TEKST:
Ontwikkeling van kasstromen

De kasstroom uit operationele activiteiten bedraagt in 2013 EUR 77,2 miljoen (2012: EUR 82,4 miljoen), waarbij de mutatie ten opzichte van 2012 met name wordt veroorzaakt door mutaties in het werkkapitaal.

De kasstroom uit investeringsactiviteiten bedraagt in 2013 EUR -50,9 miljoen (2012: EUR -78,7 miljoen). De in het boekjaar gepleegde onderhouds- en uitbreidingsinvesteringen bedragen EUR -71,5 miljoen (2012: EUR -96,0 miljoen), de ontvangsten vanwege desinvesteringen bedroegen EUR 20,6 miljoen (2012: EUR 17,3 miljoen).

De kasstroom uit financieringsactiviteiten bedroeg EUR 3,0 miljoen, tegenover EUR 28,6 miljoen in 2012. Er is een aanzienlijk deel van de leningen afgelost, EUR -44,5miljoen, en EUR 295,8 miljoen is weer geherfinancieerd. De nieuwe leningen betreffen de bij twee institutionele partijen geherfinanceerde 'CLN' lening, waarmee via de private markt het herfancieringsrisico van dit deel van de bankschulden voor de komende vijf jaar veilig is gesteld. Aanvullend omvat de kasstroom uit financieringsactiviteiten in 2013 EUR 115,0 miljoen ontvangsten uit hoofde van 'sale and leaseback' transacties (2012: EUR 35,1 miljoen).

OPDRACHTEN:
1 > Neem uit de tekst over de kasstromen alles van "De kasstroom uit operationele" tot en met "(2012: EUR 17,3 miljoen)." opnieuw over, waarbij u "werkkapitaal" wijzigt in "bedrijfskapitaal".
2 > Beantwoord de volgende vragen aan de hand van de tekst over de kasstromen:
(a) Hoeveel bedraagt de kasstroom uit operationele activiteiten in 2013?
(b) Hoeveel bedroegen de ontvangsten vanwege desinvesteringen in 2013?
(c) Hoeveel bedroegen de ontvangsten uit hoofde van 'sale and leaseback' transacties in 2012?
3 > Vervolg de tekst over de ontwikkeling van kasstromen vanaf het punt waar deze ophoudt.

GEGEVENS:
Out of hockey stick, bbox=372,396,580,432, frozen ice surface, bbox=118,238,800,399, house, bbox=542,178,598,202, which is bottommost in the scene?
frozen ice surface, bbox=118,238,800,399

ANTWOORDEN:
1 >
De kasstroom uit operationele activiteiten bedraagt in 2013 EUR 77,2 miljoen (2012: EUR 82,4 miljoen), waarbij de mutatie ten opzichte van 2012 met name wordt veroorzaakt door mutaties in het bedrijfskapitaal.

De kasstroom uit investeringsactiviteiten bedraagt in 2013 EUR -50,9 miljoen (2012: EUR -78,7 miljoen). De in het boekjaar gepleegde onderhouds- en uitbreidingsinvesteringen bedragen EUR -71,5 miljoen (2012: EUR -96,0 miljoen), de ontvangsten vanwege desinvesteringen bedroegen EUR 20,6 miljoen (2012: EUR 17,3 miljoen).

2 >
(a) EUR 77,2 miljoen
(b) EUR 20,6 miljoen
(c) EUR 35,1 miljoen

3 >
Rendementen en ratio's

De relevante bank ratio's bleven prima binnen de met de banken overeengekomen convenanten, met een interest­dekking ratio van 2,2 (doel: >2,0) en een 'netto bankschulden : EBITDA' ratio van 7,5 (doel: < 8,0, vervolgens jaarlijks bij te stellen tot < 7,0 in 2015). De daling van deze ratio tot onder het niveau van 8,0 heeft geleid tot een lagere spread op de rente. De gearing ratio (netto bankschulden: eigen vermogen) bedroeg 1,0 (doel: < 1,25).

Vastgoedbeleggingen

De vastgoedbeleggingen bedragen EUR 5,2 miljard, een mutatie van EUR -2,7% ten opzichte van 2012. De mutatie wordt primair verklaard door de desinvesteringen van EUR -139,2 miljoen en het afwaarderingsresultaat van EUR -292,0 miljoen, en door de nieuw aangegane huurverplichtingen EUR 313,2 miljoen. De toename van de huurverplichtingen houdt verband met de uitbreiding van het aantal huurcontracten in met name Nederland, Duitsland en Groot-Brittannië.

Eigen vermogen

Het eigen vermogen is afgenomen met EUR 164,5 miljoen. De afname is toe te wijzen aan de toevoeging van het totaalresultaat na belastingen over 2013 van EUR -130,3 miljoen en de dividenduitkering over boekjaar 2012 van EUR -34,2 miljoen.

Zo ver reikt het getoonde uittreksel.